▶ **AIM OF THE TASK**:
Please translate this sentence from the text below on seashells and Gettysburg into Spanish: "This defeat ended the three-day battle."

▶ **EXCERPT TO READ**:

━━━━━━━━━━

I have the pitifulest collection of scrawny broken seashells, and one baby sanddollar, with a small bit of sand, from this 1st trip back to the beach, since all the surgeries. I couldn't stand up in the waves to catch any more than that one sanddollar, and had to settle for the bits of shells on the shoreline. That's what you have to do to catch a sanddollar: plant your feet in the sand as a wave hits you, brace yourself against it so you stay in place, then hopefully you have a sanddollar caught under your foot after the wave passes, which you can pull from the sand beneath your toes. If you can't hold still, or stay on your feet till the wave passes, then the sanddollar continues along with the tide in its wash around the ocean. But, oddly, I love this tiny collection more than the many that I caught in the past, for what it represents: my struggle. But, as William Faulkner said, man must not merely endure, but prevail.  
Picture
      This looks like a peaceful farm scene, doesn't it. Actually, this is a view of the Sherfy farm in Gettsyburg, one of the final battlefields of the Getsyburg Campaign in the Civil War. General Pickett (under Longstreet's command) began his assault on this day by a huge artillery bombardment that was meant to soften up the Union defense, but it didn't achieve the intended effect. Nearly 12,500 infantry men advanced over open fields for three-quarters of a mile under heavy Union artillery and rifle fire. Although some of Pickett's Confederates troups were able to breach the low stone wall that the Union soldiers were hid behind, they couldn't prevail, and lost the battle with major casualties. This defeat ended the three-day battle. Humorously, General Pickett later answered questions about why he failed at Gettsburg with the quip, "I've always thought the Yankees had something to do with it."

━━━━━━━━━━

▶ **THE DATA**:
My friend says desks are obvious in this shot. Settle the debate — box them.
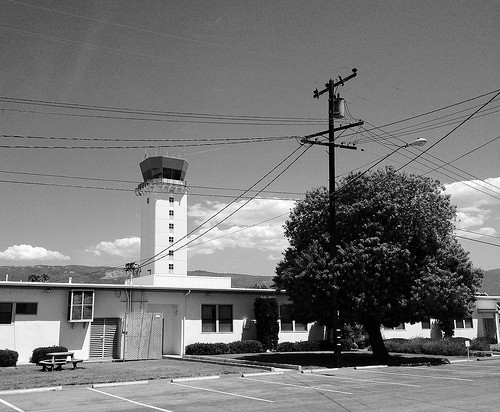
[46,352,76,372]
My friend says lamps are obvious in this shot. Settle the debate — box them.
[206,291,211,296]
[45,288,51,293]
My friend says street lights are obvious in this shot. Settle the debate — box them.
[331,136,427,363]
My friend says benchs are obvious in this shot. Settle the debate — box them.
[72,359,83,363]
[39,358,67,372]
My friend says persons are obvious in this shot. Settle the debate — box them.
[27,273,49,284]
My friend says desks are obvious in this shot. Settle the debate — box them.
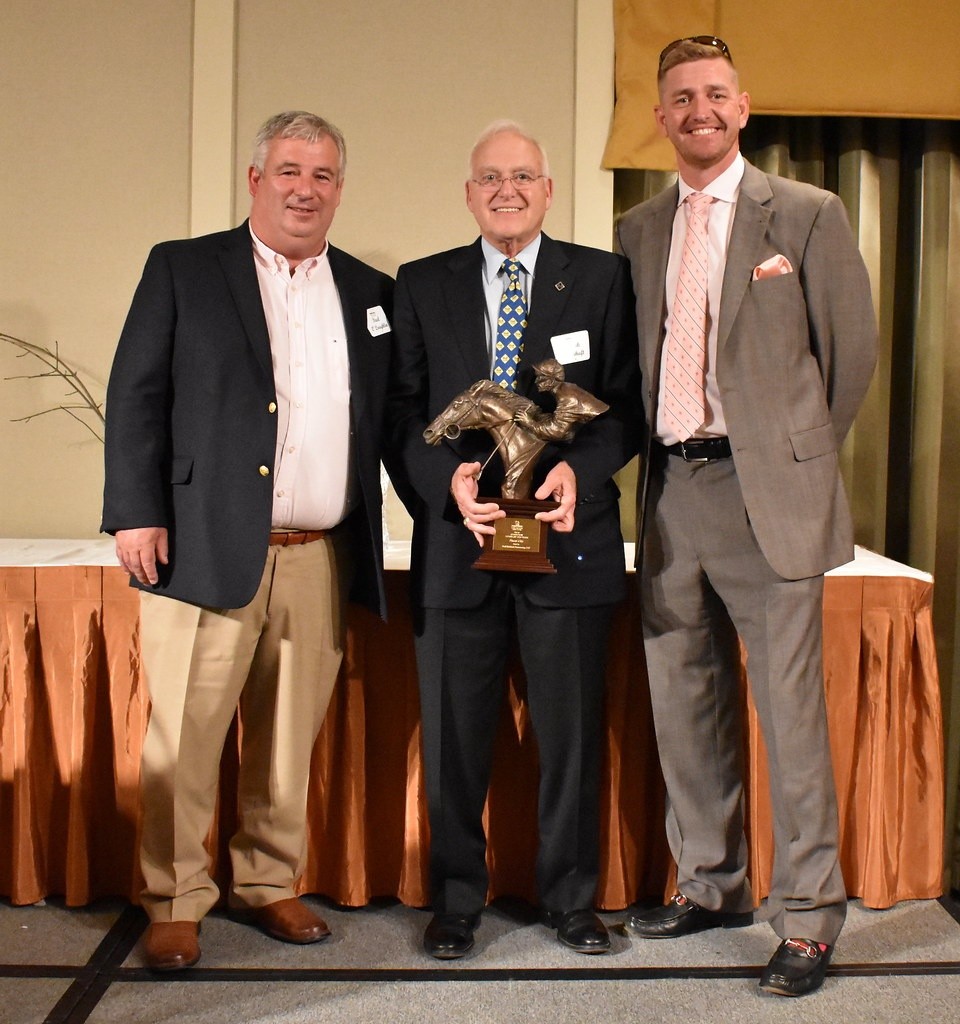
[0,539,947,912]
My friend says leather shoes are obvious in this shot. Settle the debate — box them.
[758,937,832,997]
[144,916,202,976]
[624,892,754,939]
[424,909,483,958]
[227,898,329,944]
[542,907,609,952]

━━━━━━━━━━

▶ **OUTPUT OF THE EXERCISE**:
Esta derrota puso fin a la batalla de tres días.